Systematic biases in parameter estimation on LISA binaries. II. The effect of excluding higher harmonics for spin-aligned, high-mass binaries
Published:
Summary
We extend our previous analysis to higher masses and aligned spins, in which cases biases are more severe. We improve our likelihood optimization tool and show how it can be used to predict wrong inference of the sky localization.
Contribution
I contributed to the conceptual development of the paper, the writing, and the improvement and validation of the likelihood optimization tool.
Abstract
The Laser Interferometer Space Antenna (LISA) will observe massive black hole binaries (MBHBs) with astoundingly high signal-to-noise ratio, leaving parameter estimation with these signals susceptible to seemingly small waveform errors. Of particular concern for MBHBs are errors due to neglected higher-order modes.

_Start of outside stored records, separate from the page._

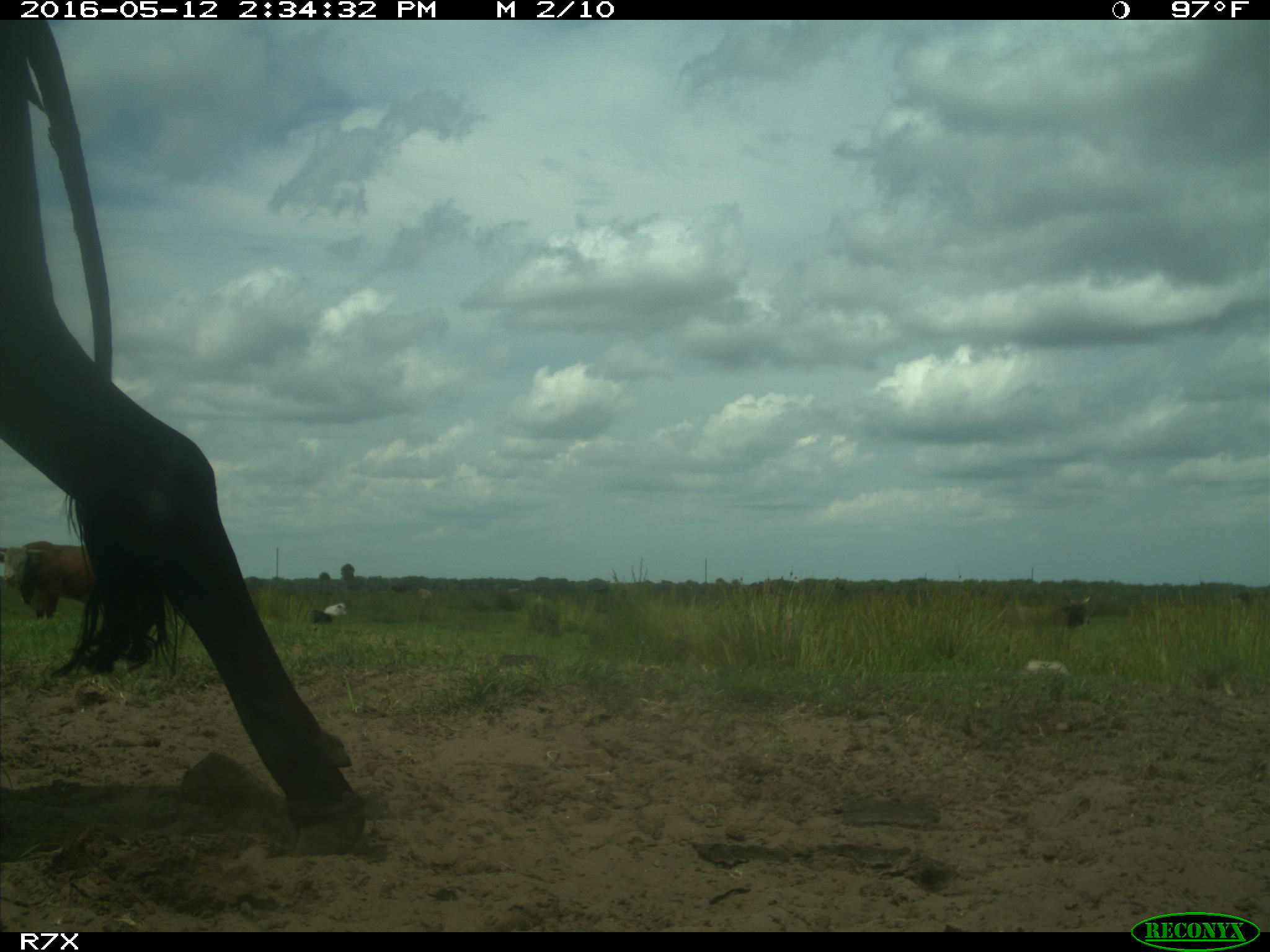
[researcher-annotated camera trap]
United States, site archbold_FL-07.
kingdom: Animalia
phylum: Chordata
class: Mammalia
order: Artiodactyla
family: Bovidae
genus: Bos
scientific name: Bos taurus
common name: domestic cow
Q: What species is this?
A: Bos taurus (domestic cow).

We extend Yi et al. [Phys. Rev. D 112, 124063 (2025)] to examine errors due to neglected higher-order modes for MBHBs with nonzero (aligned) progenitor spins and total mass up to 108 M⊙. For these very massive systems, there can be regions of parameter space in which the (ℓ,|m|)=(2,2) modes are no longer dominant with respect to higher-order ones. We find that the extent of systematic bias can change significantly when varying the progenitor spins of the binary. We also find that for the heaviest, and therefore shortest, MBHB signals, slight systematic errors can cause severe mis-inference of the sky localization parameters. We propose an improved likelihood optimization scheme with respect to previous work as a way to predict these effects in a computationally efficient manner.